Most of Australia’s elite female sporting codes are in a phase of unprecedented growth.
Next year, Cricket Australia is hoping to sell out the Melbourne Cricket Ground for the final of the ICC women’s T20 World Cup.
Ten years prior, a few thousand turned out to watch England play New Zealand in the decider of the last women’s World Cup the country hosted, at North Sydney Oval. Tickets were free.
While there are many benefits of the boom spanning sports such as Australian rules, rugby league, rugby union and soccer, more women than ever before are dealing with one of sport’s most sensitive subjects: concussion.
Now, some of the earliest data available is adding further weight to a theory that, until now, has only been cautiously discussed: that concussion affects women differently to men.
“There is data emerging to suggest that in gender-similar sports, females show twice the incidence of concussion as males,” said Jen McCloy, the co-founder of SidelinesDr, which manages Australia’s first centralised database for concussion statistics.
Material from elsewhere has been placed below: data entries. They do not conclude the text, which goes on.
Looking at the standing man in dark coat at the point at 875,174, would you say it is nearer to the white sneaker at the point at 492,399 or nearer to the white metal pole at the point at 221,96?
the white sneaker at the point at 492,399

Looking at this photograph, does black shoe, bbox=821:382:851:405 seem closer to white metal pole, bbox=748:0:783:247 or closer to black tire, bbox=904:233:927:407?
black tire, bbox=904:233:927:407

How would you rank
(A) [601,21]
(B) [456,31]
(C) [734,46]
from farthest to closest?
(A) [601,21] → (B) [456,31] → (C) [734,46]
“Early data is also suggesting a discrepancy between how long female concussion symptoms persist, as opposed to male concussion.”
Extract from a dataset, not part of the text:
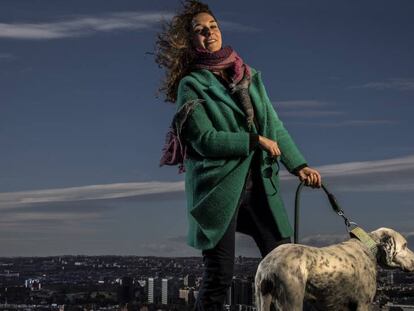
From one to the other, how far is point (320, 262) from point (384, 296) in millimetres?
1090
Ms McCloy told the ABC there are a number of interesting trends emerging in the database, which helps sporting clubs with injury management.
On average, women take one to two days longer to recover from sports-related concussion,” she said.
“In addition, females perform significantly worse than males across all neurocognitive measures and symptoms post-concussion.”
Ms McCloy acknowledged a number of factors could be at play in these results.
“It is important to consider the social bias around that: females are often more comprehensive around their symptom reporting,” she said.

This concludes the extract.